On The Atlantic, Adam Serwer views Creed as having "profoundly altered the character of Apollo Creed" and that Ryan Coogler's film accomplishes a redemption for Creed "in several ways: through cameos from sports reporters discussing Creed as one of the greatest boxers ever, through the casual manner in which Philly's denizens recognize and revere the name, and through Rocky, who acknowledges that Creed defeated him in their final, secret fight."

== Fighting style ==

In the film series, Apollo Creed is known as one of the world's best fighters, possessing a combination of speed and strength. His powerful jab and emphasis on agility complement his flashy personality and outfit. Creed focuses on a long-reaching jab to slowly wear his opponents down. He makes use of long punches instead of strong uppercuts or hooks, and is constantly moving, trying to take as little damage as possible while confusing his opponent. In terms of weaknesses, his only major drawback appears to be his deep sense of pride and strong self-confidence, which allows Rocky to get an edge over him in the ring by surprising Creed in their first encounter.

Creed's personality and fighting style have been compared to those of real-life boxer Muhammad Ali. The original film's release in 1976 also happened while Ali was reigning champion.

== Reception ==
In 2013, Bleacher Report ranked Creed the 3rd-best fictional boxer, only behind Rocky and Little Mac. In 2022, Screen Rant listed Creed as the second greatest villain in the Rocky and Creed films, only behind Ivan Drago.
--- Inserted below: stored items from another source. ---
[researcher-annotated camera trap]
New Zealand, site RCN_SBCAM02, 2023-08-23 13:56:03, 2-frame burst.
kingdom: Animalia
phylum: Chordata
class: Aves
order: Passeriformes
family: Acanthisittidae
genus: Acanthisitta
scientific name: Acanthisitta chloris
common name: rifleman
W. Kamau Bell praised Creed as "the rare Black character in the movie who was clearly way smarter than the white character in the movie" that 1970s films did not often have.

Stephen Carty cited Creed training Rocky in the third film as "a nice twist" and added that "more Weathers screen-time is always good". Marcus Irving writes that a positive of Mickey's death in the third film was "that Apollo Creed becomes a much larger part of the film, becoming Rocky's new trainer" and observed the interactions "between Stallone and Weathers in Creed's old training grounds are the closest that the film comes to feeling emotionally resonant." Reviewing Rocky IV, Sean Price hailed Weathers' performance as the "best and most surprising revelation to come out of this new version" and called him "the only actor here that shows any depth in their performance," comparing his performance to that of Mickey Rourke in The Wrestler.